# [TEXTO EXTRAÍDO]
==========
Eric Nepomuceno
De no haber cometido la
imprudente indelicadeza de embarcar en su único viaje sin regreso el lunes 13
de abril de 2015, Eduardo Galeano habría cumplido 80 años el pasado
jueves, 3 de septiembre.
Son cinco años de un vacío
indescriptible. No recuerdo si ya dije aquí, y si lo hice me repito: a lo largo
de meses después de su partida, perdí la cuenta de las muchísimas veces en que
me flagré llamando a Eduardo para comentar algo bueno, preguntar de algo que me
parecía raro, quejarme de algo inquietante. Y luego me daba cuenta de que ya
no, que nunca más. Y colgaba, en un ritual supremo de dolor y soledad.
Ese vacío se extiende a Martha,
mi compañera desde hace casi medio siglo, y a nuestro hijo cineasta, Felipe,
que hizo un documental hermoso llamado “Eduardo Galeano Vagamundo”.
==========
# [DATOS DE PARTIDA]
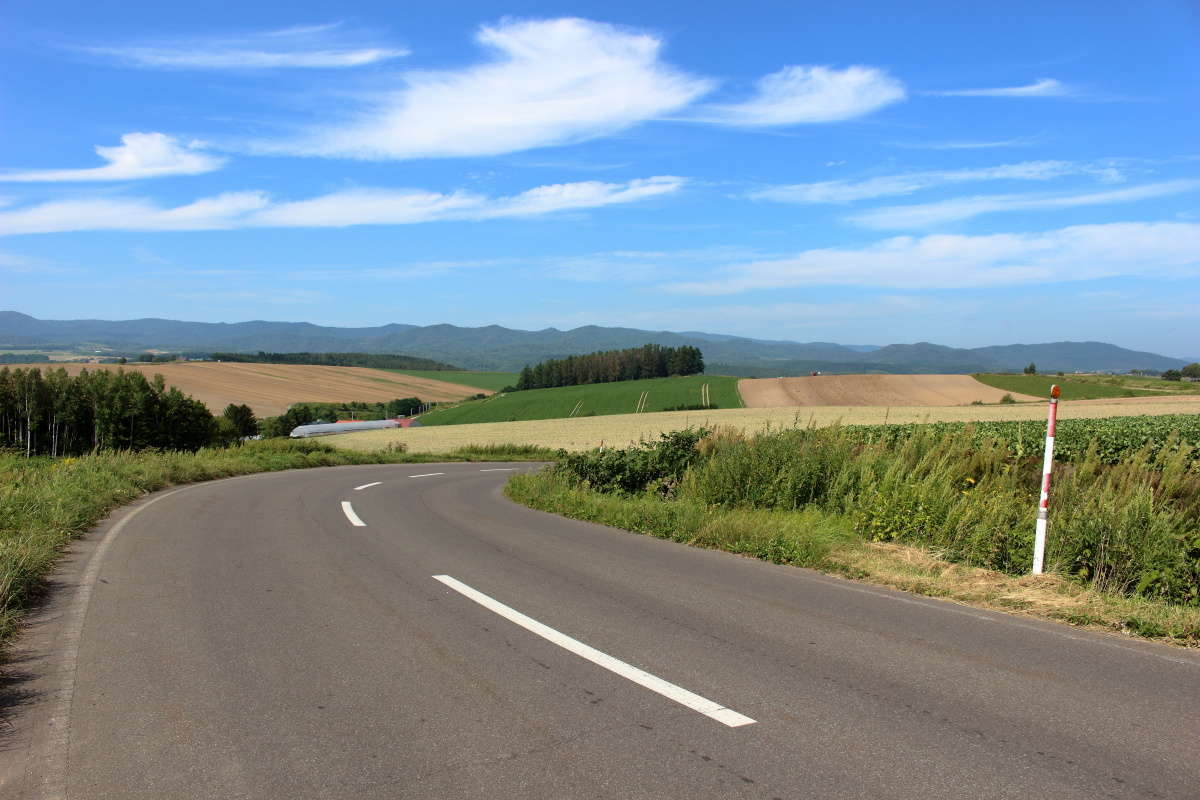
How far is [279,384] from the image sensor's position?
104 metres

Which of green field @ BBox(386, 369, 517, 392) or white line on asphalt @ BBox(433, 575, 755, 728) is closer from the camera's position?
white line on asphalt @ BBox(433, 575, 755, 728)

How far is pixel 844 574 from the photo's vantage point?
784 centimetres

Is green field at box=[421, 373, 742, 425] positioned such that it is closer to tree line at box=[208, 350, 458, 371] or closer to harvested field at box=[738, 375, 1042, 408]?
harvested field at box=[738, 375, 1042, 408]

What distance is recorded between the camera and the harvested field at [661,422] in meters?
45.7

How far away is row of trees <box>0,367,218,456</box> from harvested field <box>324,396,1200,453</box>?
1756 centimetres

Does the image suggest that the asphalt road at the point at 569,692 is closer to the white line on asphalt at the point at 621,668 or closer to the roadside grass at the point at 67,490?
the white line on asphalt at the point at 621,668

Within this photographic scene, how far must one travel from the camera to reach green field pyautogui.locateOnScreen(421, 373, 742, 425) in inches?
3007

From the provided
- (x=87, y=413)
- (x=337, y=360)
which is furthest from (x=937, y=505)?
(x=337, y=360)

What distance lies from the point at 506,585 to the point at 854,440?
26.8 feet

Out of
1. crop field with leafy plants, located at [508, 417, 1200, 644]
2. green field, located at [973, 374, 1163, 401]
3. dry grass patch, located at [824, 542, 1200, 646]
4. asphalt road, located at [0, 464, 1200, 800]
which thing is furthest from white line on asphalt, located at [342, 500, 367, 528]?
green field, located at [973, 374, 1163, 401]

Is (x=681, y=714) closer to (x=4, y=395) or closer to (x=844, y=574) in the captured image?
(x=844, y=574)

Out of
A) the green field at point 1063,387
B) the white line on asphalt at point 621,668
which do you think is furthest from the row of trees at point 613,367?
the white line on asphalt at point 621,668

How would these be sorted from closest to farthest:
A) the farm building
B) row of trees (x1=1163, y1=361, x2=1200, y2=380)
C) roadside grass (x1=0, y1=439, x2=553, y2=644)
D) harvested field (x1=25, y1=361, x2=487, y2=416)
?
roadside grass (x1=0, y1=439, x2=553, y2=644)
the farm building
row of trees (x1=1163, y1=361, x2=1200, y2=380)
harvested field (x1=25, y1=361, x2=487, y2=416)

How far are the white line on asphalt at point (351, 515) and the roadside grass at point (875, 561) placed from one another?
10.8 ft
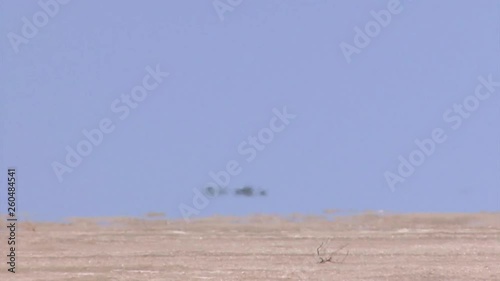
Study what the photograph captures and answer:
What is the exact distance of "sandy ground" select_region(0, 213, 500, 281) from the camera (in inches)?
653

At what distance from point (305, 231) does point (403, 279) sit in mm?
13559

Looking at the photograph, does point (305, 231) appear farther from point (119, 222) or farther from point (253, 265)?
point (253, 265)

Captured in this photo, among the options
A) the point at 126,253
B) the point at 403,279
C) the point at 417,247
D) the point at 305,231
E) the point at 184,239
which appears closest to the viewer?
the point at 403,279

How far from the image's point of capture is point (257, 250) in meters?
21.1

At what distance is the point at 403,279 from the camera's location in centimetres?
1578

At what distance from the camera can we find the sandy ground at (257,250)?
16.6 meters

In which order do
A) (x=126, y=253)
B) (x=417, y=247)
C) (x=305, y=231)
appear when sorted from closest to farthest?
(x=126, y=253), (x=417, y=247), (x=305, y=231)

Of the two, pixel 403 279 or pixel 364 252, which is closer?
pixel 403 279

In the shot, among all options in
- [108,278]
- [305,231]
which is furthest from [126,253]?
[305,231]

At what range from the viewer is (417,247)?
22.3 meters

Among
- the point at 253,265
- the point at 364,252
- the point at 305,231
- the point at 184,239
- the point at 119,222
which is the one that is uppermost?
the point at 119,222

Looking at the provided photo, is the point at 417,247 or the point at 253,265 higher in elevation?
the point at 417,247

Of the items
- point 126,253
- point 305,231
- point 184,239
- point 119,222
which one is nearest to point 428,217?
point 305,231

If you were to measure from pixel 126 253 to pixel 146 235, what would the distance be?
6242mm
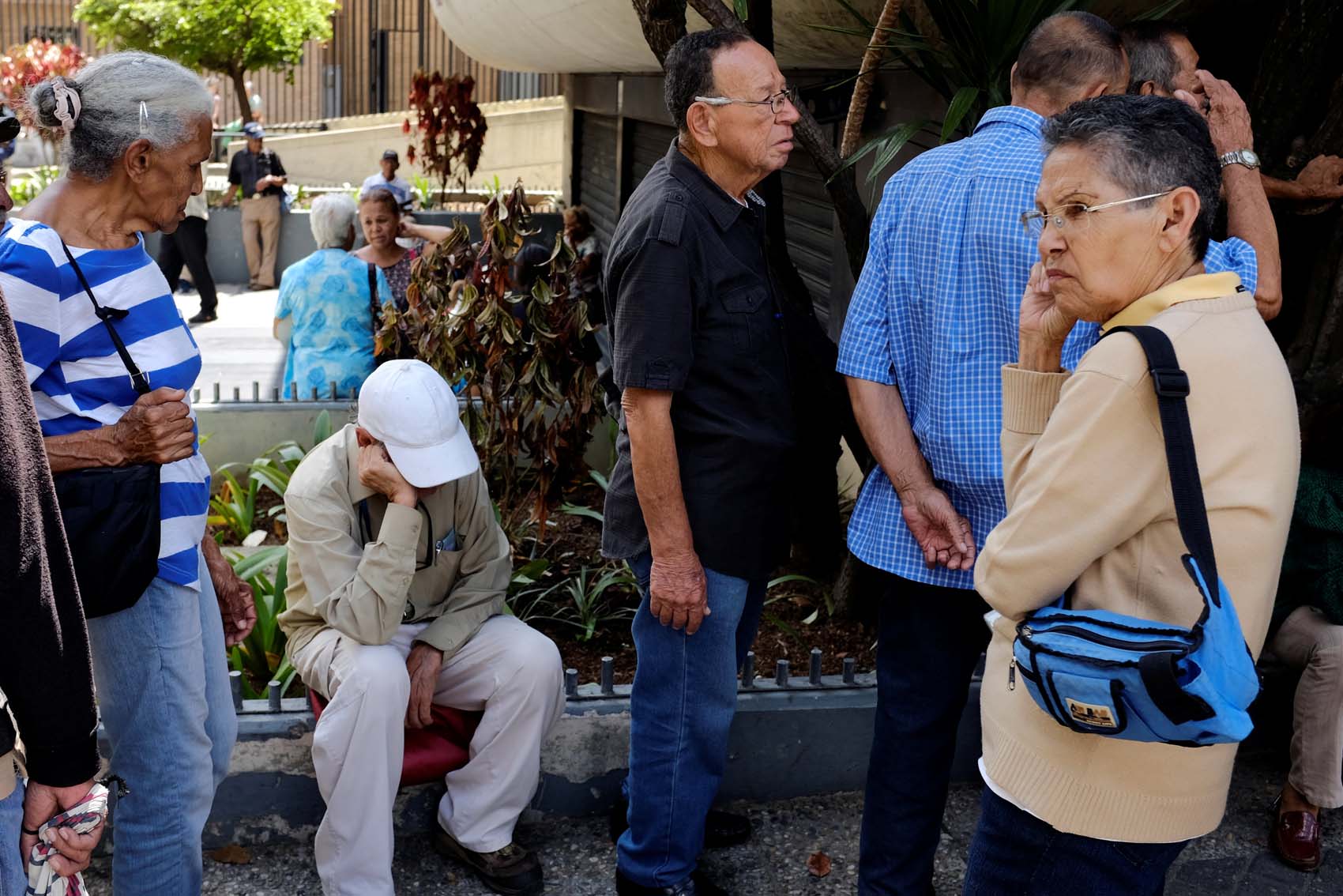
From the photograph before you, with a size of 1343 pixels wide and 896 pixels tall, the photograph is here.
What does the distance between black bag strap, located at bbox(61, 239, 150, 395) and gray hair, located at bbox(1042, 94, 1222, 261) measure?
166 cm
==========
# [EJERCICIOS POR HACER]
[a] En el texto sobre Eduardo Galeano, ¿cómo se llama el documental que hizo Felipe?
[b] Sigue escribiendo el texto sobre Eduardo Galeano a partir de su última oración.

# [RESPUESTAS POR EJERCICIO]
[a] "Eduardo Galeano Vagamundo".

[b]
Pura nostalgia, pura
melancolía, puro espanto. Y puras preguntas al hermano que la vida me dio, y
que ya no está.
Por ejemplo: Eduardo Galeano ha
sido uno de los pioneros, entre los intelectuales latinoamericanos
progresistas, a preocuparse – y a batallar – por la causa del medioambiente.
¿Cómo vería lo que pasa en mi
país, el Brasil que era una especie de segunda patria para él, con las
devastaciones en la Amazonia? ¿Cómo vería a ese troglodita genocida que nos
preside y que asiste inmutable, y reniega, la devastación de la naturaleza que
solo en 2020 aumentó por lo menos 35 por ciento? ¿Cómo vería un gobierno que la
estimula de manera directa e indirecta sin pausa ni cuidado?
En sus últimos tiempos entre
nosotros Eduardo anduvo rechazando (o casi) el libro que lo hizo conocido en
los cuatro rincones del mundo, Las venas abiertas de América Latina. Decía
que era un libro superado, o algo parecido. Que ya no lo hubiera escrito de la
manera que escribió.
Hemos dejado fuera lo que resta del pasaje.